Okay, I thought so. Thanks fore this; it's helpful!
 

What is the Scipy minimizer function?

The Scipy minimizer function is a function in the Scipy library that allows users to find the minimum value of a given function. It uses various optimization algorithms to find the minimum value, taking into account any constraints or bounds specified by the user.

How do I use the Scipy minimizer function?

To use the Scipy minimizer function, you first need to import the "minimize" function from the Scipy library. Then, you need to define the objective function you want to minimize and any constraints or bounds. Finally, call the "minimize" function with your parameters and it will return the minimum value and the corresponding input variables.

What are the available optimization algorithms in the Scipy minimizer function?
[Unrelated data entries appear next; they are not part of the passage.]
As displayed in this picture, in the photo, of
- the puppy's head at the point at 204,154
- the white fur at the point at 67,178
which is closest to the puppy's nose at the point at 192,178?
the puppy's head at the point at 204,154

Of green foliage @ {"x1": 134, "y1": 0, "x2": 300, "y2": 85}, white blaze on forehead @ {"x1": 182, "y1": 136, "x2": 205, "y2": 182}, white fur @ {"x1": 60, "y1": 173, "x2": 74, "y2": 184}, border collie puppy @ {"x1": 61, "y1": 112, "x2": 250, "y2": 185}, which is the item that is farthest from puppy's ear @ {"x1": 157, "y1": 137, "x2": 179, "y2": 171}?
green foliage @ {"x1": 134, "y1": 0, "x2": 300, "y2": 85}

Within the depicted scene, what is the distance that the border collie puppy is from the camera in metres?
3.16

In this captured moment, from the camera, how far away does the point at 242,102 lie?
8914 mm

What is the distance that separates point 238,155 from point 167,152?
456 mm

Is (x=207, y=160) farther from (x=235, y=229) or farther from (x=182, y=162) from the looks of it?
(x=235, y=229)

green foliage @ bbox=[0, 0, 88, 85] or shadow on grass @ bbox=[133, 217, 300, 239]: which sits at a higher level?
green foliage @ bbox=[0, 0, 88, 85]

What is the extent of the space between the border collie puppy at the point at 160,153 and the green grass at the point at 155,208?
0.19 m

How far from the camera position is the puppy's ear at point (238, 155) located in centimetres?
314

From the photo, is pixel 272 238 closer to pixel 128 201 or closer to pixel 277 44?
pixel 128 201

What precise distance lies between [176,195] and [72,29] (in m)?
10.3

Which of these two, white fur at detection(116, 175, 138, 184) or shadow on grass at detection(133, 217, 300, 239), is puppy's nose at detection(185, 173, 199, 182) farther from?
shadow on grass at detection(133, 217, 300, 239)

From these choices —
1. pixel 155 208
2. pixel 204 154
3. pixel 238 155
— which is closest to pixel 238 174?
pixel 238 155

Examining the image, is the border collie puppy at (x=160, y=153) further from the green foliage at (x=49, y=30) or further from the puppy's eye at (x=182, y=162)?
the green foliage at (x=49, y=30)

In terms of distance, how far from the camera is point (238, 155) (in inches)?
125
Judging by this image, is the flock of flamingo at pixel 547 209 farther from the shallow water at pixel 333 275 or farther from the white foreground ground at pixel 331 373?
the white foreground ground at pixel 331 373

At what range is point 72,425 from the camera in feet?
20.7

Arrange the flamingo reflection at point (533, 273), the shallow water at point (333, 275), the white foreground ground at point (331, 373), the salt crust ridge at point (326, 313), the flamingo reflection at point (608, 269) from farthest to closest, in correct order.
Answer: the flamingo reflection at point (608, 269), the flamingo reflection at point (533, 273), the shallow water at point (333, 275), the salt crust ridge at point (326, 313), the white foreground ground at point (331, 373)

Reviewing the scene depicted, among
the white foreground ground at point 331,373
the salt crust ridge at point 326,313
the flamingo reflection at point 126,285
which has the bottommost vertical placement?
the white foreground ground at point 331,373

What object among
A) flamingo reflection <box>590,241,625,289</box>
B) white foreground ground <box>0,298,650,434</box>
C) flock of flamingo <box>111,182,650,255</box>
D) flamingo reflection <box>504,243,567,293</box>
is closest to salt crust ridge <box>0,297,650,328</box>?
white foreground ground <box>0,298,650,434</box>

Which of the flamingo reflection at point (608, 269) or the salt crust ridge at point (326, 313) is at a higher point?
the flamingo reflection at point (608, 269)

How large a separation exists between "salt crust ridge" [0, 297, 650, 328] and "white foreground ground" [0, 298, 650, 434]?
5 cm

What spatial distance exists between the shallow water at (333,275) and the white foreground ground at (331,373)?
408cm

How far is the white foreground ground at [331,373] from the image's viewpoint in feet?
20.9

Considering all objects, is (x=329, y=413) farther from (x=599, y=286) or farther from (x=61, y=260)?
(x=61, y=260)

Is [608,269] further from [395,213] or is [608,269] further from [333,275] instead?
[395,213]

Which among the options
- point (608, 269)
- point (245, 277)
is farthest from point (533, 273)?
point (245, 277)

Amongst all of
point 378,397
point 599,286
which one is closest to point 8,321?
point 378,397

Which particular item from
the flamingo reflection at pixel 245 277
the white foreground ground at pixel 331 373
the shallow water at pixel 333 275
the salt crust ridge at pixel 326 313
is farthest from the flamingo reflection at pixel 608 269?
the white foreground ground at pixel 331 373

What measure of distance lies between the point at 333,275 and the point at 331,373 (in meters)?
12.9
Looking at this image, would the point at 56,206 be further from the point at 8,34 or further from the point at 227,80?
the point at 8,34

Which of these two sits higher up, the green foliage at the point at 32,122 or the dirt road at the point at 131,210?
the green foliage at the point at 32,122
Some of the available optimization algorithms in the Scipy minimizer function include Nelder-Mead, Powell, conjugate gradient, BFGS, and Newton-CG. Each algorithm has its own advantages and may work better for certain types of functions or constraints.

Can I use the Scipy minimizer function for non-linear optimization?

Yes, the Scipy minimizer function is suitable for both linear and non-linear optimization problems. It can handle a wide range of functions and constraints, making it a versatile tool for scientific computing and data analysis.

How can I improve the performance of the Scipy minimizer function?

To improve the performance of the Scipy minimizer function, you can try different optimization algorithms or adjust the input parameters, such as the initial guess or convergence tolerance. It may also help to simplify the objective function or reduce the number of constraints if possible.